Union Minister Kiren Rijiju emphasized the government's commitment to expanding India's scientific activities and international cooperation. He stated, "Arctic is an area of scientific, climatic, and strategic importance; hence, our scientists will have to play a vital role in addressing areas that affect life and survival on this planet."
Before their departure from New Delhi on December 19, 2023, the minister interacted with and encouraged members of India's Arctic expedition, extending his wishes for a safe and productive stay. The first batch of researchers for this groundbreaking Arctic winter expedition includes participants from the National Centre for Polar and Ocean Research (NCPOR), Indian Institute of Technology (IIT) Mandi, Indian Institute of Tropical Meteorology (IITM) Pune, and Raman Research Institute, Bengaluru.
Dr M Ravichandran, Secretary of the Ministry of Earth Sciences (MoES), stated, "The launch of winter expeditions marks an important milestone for India’s Arctic endeavours, which opens more avenues for us to expand our scientific capabilities in Earth’s poles."

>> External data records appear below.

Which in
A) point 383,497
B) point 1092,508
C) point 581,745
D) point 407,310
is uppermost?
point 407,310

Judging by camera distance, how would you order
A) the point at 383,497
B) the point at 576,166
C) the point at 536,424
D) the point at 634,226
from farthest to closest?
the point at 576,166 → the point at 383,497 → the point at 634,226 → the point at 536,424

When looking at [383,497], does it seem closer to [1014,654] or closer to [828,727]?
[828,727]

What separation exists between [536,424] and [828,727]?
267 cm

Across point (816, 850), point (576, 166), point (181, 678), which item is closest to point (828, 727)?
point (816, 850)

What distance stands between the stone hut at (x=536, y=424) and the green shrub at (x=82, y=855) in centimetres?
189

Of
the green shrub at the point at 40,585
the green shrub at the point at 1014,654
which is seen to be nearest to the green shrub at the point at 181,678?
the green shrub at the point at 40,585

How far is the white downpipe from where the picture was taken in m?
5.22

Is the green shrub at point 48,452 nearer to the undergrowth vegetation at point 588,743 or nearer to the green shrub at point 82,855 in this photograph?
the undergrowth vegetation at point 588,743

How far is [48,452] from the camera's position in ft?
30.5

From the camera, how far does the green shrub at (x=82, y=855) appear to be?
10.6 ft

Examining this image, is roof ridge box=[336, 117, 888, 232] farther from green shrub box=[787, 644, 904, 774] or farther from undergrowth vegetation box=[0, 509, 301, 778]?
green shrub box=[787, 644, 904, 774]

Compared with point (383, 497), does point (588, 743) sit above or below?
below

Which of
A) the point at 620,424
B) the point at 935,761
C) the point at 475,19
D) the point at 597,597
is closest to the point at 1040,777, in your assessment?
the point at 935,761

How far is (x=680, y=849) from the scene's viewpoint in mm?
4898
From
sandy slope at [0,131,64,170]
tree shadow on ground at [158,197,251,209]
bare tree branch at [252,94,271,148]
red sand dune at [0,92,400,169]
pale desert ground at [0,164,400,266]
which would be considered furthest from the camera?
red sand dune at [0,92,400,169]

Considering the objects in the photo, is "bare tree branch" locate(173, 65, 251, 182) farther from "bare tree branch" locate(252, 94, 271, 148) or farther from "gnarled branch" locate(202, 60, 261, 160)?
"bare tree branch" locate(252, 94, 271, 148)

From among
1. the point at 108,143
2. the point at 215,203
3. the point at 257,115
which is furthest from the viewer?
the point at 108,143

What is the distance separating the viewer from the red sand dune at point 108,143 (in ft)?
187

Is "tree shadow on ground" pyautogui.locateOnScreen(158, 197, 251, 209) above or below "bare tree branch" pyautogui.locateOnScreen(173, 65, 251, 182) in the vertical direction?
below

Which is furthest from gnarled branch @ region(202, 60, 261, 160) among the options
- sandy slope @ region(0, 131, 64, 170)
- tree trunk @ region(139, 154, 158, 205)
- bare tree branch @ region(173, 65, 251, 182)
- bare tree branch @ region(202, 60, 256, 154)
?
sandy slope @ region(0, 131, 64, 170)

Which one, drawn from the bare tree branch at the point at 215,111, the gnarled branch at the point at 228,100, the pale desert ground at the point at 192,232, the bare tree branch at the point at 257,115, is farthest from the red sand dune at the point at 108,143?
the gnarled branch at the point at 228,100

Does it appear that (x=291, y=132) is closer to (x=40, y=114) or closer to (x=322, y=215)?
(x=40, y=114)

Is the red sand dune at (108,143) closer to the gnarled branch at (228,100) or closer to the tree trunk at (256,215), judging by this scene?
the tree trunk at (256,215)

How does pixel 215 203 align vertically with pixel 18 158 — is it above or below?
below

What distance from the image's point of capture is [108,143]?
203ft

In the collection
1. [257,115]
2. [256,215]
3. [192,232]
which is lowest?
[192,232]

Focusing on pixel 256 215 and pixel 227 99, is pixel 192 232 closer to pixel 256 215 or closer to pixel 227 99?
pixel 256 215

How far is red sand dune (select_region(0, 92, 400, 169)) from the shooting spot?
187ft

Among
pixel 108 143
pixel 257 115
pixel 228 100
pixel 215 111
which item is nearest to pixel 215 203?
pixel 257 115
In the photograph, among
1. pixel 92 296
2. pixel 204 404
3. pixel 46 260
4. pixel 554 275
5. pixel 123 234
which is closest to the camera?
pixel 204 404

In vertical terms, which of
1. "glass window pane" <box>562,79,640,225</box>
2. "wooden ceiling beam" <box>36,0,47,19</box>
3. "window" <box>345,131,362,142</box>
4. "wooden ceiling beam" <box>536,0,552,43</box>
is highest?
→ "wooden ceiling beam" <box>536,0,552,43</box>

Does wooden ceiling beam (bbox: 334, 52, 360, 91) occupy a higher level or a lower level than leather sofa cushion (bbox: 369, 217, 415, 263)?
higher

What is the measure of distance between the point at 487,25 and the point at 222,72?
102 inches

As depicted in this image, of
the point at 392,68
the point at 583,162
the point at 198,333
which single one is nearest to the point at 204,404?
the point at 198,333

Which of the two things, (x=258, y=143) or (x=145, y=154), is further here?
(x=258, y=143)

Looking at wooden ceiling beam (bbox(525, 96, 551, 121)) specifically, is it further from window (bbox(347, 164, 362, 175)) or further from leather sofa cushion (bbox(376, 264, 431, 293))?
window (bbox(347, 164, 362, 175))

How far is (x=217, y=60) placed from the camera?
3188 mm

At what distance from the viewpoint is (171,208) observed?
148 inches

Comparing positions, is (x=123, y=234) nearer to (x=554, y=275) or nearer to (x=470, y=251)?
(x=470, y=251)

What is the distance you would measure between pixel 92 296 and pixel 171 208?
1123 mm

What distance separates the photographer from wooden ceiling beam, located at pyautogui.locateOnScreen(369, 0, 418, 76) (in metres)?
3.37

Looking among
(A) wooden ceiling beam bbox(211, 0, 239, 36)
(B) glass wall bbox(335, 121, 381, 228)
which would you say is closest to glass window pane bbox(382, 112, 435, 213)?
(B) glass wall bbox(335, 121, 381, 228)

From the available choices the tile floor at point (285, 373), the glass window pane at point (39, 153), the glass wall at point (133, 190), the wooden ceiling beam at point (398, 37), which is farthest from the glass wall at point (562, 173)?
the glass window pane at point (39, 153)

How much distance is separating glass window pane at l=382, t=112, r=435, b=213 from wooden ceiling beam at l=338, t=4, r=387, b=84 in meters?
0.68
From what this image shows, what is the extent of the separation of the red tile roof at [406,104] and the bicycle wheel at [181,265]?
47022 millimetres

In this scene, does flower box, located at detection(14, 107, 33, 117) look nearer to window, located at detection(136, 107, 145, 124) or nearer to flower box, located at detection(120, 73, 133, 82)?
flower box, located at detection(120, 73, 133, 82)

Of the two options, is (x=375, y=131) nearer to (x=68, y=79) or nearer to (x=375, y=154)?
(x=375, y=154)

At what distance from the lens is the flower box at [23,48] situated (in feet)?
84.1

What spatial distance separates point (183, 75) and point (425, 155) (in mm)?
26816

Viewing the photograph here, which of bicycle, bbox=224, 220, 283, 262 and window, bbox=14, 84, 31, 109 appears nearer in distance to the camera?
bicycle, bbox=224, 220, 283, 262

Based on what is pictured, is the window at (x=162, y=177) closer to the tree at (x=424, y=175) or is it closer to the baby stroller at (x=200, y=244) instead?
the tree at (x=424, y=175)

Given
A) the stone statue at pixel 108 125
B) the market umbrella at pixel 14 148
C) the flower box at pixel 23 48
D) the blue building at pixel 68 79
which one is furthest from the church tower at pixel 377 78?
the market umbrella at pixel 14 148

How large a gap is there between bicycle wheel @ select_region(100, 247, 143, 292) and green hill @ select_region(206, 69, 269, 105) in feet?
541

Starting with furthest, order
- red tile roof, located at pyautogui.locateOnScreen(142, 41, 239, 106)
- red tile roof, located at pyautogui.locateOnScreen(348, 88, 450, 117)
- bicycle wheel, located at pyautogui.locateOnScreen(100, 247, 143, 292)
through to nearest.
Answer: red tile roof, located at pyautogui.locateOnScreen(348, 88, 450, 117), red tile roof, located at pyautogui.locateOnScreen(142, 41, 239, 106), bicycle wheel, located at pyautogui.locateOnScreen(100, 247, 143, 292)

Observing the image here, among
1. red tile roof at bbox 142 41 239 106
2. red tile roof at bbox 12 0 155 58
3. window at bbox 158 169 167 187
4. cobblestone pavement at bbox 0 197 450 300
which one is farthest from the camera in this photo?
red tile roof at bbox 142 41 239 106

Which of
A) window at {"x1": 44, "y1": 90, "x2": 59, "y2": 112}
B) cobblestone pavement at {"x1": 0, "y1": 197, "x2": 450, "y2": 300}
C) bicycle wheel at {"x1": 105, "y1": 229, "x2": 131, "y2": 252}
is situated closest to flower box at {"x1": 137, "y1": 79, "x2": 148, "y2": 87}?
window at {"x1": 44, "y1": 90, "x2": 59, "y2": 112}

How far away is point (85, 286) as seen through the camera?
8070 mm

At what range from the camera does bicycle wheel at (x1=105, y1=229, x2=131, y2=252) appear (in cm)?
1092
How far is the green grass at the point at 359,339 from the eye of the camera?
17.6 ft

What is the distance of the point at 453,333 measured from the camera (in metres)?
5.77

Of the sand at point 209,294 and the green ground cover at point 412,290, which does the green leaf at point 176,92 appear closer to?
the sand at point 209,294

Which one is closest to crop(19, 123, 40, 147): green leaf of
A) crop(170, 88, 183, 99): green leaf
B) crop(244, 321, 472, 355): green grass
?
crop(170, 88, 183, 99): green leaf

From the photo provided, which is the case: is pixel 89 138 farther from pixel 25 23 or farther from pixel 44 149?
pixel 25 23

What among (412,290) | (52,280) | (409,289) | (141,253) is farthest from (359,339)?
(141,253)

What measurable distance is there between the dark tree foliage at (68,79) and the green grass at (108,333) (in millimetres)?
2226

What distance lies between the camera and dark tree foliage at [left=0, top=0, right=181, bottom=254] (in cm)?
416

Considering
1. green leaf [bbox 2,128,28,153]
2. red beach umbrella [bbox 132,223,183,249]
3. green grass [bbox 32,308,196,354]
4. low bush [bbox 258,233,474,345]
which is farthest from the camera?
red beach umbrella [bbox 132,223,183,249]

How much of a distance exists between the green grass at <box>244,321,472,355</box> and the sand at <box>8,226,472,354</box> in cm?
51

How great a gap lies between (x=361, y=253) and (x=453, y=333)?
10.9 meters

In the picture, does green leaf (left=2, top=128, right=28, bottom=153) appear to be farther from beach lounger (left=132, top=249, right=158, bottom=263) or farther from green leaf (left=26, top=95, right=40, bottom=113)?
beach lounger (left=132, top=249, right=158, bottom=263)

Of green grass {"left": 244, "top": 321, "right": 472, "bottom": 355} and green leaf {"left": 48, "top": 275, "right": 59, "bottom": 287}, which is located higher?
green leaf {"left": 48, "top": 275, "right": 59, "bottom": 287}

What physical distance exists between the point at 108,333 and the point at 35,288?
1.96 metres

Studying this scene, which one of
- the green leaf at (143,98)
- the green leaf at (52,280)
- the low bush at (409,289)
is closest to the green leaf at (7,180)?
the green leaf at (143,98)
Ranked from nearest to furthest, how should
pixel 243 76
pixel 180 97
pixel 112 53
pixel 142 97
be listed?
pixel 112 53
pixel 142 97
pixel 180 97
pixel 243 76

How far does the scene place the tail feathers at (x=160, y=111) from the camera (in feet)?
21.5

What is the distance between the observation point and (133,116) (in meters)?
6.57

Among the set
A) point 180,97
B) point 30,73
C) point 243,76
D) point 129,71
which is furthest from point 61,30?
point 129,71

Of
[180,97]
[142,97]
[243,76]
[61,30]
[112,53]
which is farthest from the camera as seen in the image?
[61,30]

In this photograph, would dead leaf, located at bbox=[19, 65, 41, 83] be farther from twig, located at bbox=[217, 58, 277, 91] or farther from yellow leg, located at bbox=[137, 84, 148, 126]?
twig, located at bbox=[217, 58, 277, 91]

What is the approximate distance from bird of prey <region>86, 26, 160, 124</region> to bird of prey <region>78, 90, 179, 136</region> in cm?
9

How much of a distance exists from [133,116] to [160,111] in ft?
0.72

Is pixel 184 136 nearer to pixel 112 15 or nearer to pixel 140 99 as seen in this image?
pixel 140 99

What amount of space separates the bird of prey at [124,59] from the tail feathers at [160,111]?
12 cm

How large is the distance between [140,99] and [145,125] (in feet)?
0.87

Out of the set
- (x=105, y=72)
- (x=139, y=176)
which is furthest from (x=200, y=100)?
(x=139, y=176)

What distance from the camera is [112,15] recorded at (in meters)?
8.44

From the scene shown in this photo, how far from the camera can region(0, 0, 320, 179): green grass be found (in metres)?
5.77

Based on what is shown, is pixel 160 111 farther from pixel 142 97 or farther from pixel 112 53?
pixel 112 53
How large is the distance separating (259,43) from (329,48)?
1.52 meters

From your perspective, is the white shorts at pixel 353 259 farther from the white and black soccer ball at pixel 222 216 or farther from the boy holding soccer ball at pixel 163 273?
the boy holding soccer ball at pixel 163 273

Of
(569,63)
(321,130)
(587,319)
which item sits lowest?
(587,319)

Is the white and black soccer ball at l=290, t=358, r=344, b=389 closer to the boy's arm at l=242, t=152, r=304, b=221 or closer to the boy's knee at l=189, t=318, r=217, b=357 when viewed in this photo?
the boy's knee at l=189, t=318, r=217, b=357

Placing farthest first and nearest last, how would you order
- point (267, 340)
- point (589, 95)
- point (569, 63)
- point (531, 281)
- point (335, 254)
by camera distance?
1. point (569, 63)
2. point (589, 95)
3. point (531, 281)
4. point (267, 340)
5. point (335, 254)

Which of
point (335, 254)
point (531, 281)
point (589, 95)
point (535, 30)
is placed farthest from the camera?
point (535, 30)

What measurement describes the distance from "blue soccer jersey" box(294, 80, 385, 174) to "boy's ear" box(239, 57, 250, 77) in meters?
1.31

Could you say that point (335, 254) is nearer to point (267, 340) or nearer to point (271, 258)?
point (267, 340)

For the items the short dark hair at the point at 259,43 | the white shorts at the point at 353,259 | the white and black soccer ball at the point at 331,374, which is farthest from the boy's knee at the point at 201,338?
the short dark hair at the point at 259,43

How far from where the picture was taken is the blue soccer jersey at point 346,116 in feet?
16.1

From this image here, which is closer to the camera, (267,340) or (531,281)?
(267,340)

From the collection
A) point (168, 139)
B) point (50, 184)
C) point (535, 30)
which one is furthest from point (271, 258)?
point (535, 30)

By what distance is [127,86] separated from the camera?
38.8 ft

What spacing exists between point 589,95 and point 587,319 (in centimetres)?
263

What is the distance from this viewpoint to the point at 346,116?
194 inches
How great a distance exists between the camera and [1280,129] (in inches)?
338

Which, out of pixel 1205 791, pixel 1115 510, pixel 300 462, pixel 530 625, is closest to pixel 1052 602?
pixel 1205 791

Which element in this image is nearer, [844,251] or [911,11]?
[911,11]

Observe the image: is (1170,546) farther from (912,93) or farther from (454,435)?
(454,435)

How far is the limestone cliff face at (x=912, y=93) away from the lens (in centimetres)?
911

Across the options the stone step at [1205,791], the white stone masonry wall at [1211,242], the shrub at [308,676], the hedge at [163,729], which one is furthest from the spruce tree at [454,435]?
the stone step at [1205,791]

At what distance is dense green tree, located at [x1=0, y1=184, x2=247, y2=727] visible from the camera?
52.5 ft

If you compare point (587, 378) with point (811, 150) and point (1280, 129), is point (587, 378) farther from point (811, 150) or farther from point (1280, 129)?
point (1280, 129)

India now joins the league of select nations conducting extended in-time operations in the Arctic. The priority research areas for the expedition encompass atmospheric, biological, marine, and space sciences, environmental chemistry, and studies on the cryosphere, terrestrial ecosystems, and astrophysics. To facilitate these Arctic expeditions, the NCPOR reviews research proposals through an open call for applications, with 15 shortlisted out of the 41 received this year, following a thorough peer review and expert selection committee process, according to Dr. Meloth, Director of NCPOR.